Les agriculteurs doutent de l'intérêt réel du projet de téléphérique entre Grenoble et le Vercors.
« Je reprends la ferme familiale de mon père. J'ai 60 hectares en SAU pour un élevage bio de 30 vaches laitières répondant au cahier des charges de l'AOC bleu du Vercors et participant à la collecte Sodiaal de Vercos lait », explique Jérémy Jallat qui voit le projet de téléphérique envahir les terres qu'il exploite. « Ce n'est pas une question d'indemnisation, poursuit-il. Je perds des terrains proches de l'exploitation. Or, j'ai envie de vivre de mon métier. En agriculture bio, nous avons moins de rendements et donc besoin de suffisamment de terres. Plus elles sont proches pour faire paître les vaches et moins nous engageons de frais et produisons du carbone. Les gens d'ici savent à quoi servent les paysans quand il y en a. Ils savent que grâce à eux et grâce aux forestiers, les paysages ressemblent à ce qu'ils sont. Ce qui risque changer, ce sont ces paysages, ce pourquoi les gens aiment habiter ici. » En effet, des terre agricoles et des espaces boisés seront immanquablement réaffectés pour la réalisation du projet de téléporté. Au moins deux exploitations sont directement concernées et deux autres de façon indirecte, la commune de Saint-Nizier-du-Moucherotte étant, selon le tracé, traversée dans toute sa longueur. Alors les habitants du plateau essaient de comprendre les enjeux qui accompagnent le téléphérique.
Echanges pendulaires
Ce n'est pas tant le transport par câble qui pose problème, mais sa pertinence. Le projet suscite autant d'interrogations que de réflexions. A commencer par le prétexte des échanges pendulaires. « 3 600 usagers du canton descendent travailler dans l'agglomération grenobloise, contribuant à 3% des bouchons. Ce problème ne semble pas de nature à être résolu par un téléporté », avance Gérard Leu, un des membres de l'association Vercors à cœur qui rassemble déjà 250 adhérents.
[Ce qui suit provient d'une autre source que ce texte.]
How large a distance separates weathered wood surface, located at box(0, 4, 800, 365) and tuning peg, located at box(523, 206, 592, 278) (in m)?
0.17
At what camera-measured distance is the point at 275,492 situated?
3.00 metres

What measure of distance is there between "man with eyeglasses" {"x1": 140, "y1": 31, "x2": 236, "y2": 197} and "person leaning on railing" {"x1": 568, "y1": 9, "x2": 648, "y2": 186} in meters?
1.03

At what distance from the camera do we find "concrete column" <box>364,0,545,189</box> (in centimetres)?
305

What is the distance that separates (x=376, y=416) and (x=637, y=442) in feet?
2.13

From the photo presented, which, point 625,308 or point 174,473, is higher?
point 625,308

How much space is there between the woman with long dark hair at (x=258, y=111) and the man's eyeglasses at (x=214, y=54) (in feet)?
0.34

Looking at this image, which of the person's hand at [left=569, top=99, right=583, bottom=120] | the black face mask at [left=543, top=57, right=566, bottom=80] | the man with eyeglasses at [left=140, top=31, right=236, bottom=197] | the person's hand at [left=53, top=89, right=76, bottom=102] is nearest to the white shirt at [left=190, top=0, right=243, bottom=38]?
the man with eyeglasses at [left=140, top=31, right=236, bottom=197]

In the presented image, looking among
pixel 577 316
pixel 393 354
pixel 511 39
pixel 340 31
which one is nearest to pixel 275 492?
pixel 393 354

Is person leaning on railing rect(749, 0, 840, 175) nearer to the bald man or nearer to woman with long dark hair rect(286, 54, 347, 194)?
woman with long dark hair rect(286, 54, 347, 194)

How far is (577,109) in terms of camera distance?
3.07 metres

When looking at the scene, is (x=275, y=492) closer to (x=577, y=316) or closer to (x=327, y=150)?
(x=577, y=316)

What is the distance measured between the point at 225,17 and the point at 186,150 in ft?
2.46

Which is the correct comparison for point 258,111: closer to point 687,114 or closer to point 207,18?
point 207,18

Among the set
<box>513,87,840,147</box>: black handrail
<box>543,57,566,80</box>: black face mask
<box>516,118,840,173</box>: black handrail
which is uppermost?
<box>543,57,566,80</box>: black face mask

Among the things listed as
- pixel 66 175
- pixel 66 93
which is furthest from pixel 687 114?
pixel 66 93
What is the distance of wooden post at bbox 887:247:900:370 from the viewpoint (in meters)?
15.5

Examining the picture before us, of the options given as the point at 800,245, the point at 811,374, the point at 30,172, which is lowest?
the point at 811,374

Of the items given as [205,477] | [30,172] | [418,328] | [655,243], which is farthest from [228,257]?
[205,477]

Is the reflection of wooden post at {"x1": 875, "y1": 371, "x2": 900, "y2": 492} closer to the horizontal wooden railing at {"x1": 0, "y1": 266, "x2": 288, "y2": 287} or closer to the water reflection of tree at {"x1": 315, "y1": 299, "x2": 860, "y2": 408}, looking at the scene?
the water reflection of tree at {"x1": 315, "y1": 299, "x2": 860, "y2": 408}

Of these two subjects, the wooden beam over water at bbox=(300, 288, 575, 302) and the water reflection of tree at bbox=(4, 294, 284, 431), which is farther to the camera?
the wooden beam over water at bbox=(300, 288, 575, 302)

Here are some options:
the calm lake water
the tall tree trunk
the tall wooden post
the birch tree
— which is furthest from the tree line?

Leurs raisons de rejoindre le mouvement des sceptiques sont nombreuses, à commencer par l'utilité d'un tel transport. Les temps de transport ne semblent pas compétitifs, sans parler des ruptures de charges et de la nécessité, de toute façon, de prendre une voiture pour rejoindre une gare. L'argument du développement touristique interroge également : « Quelle famille arriverait à Lans avec son matériel de ski pour attendre une navette ? Et l'été, il y a du monde partout dans le massif, les gens ne se promènent pas toujours au même endroit autour de Lans », explique le membre de l'association. Il balaie également l'argument de l'empreinte écologique, qu'il juge insignifiante. Alors que reste-t-il ? Une image de marque pour Grenoble ? Un intérêt économique pour les entreprises de la région et leader du transport par câble ? A qui profite le téléphérique ? Sans doute pas aux agriculteurs.